"Sufi Philosophy"
The article entitled "Sufi Philosophy" in the famous 1967 edition of The Encyclopedia of Philosophy has long struck me as something of an enigma. It was authored by a William Gerber who, I suspect, was the author of an ambitious (but long forgotten) work of analytical philosophy entitled The Domain of Reality (1946). Why Gerber was selected by the editor of the Encyclopedia to contribute an article on Sufism is unclear. There are a variety of factual errors in the article that suggest he had no access to texts in Arabic or Persian (and/or little or no facility in either language). He was entirely dependent upon Orientalist scholarship for what information he had about tasawwuf and, even then, appears to have misread some of his sources.
Despite these unfortunate failings, the article offers peculiar insights into this complex and important movement within the Islamic tradition. How Gerber arrived at these insights, however, is a mystery.
After a couple of paragraphs in which he attempted (with mixed success) to account for the origin and character of the movement, Gerber stated categorically that
Among the principal teachings of Sufism are the following:
(1) Absolute Being (God) is also Absolute Beauty.
(2) Since beauty tends toward manifestation, Absolute Being developed the phenomenal world.

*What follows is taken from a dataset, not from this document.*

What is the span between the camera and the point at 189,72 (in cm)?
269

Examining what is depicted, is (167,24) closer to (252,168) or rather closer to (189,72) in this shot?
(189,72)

(3) To win a sense of direct communion with the Absolute Being behind the phenomenal world, one should practice the quietistic virtues (poverty, austerity, humility, fortitude, and discipline), devote oneself to the ways of inwardness (withdrawal, silence, solitariness, and self-examination), and keep in mind a constant awareness of God (with faith, awe, and desire).
(4) It is useful to utter certain slogans...as reminders of the mystic belief and aim and as aids to concentration on the quest for unification.
(5) If one follows these directions with sufficient perseverance, one will advance through the standard mystic stages of concentration, apprehension of the oneness of everything [this claim on Gerber's part is somewhat problematic], sudden and unpredictable illumination, blissful ecstasy, sense of union with the Deity, sense of one's own nothingness, and sense of the nothingness beyond nothingness.
What is immediately striking about this summary of the "principal teachings of Sufism" is Gerber's appreciation of the aestheticism that is almost everywhere implicit throughout the movement, but only occasionally rendered explicit in its classical expressions. Gerber's apprehension of the movement's underlying aestheticism and his decision to place it front and center in his brief summary of tasawwuf's "principal teachings" helps, in my mind, to redeem his article from the many factual inaccuracies that otherwise mar it.
It is sometimes the case that the eyes of the untutored see more clearly than the eyes of experts.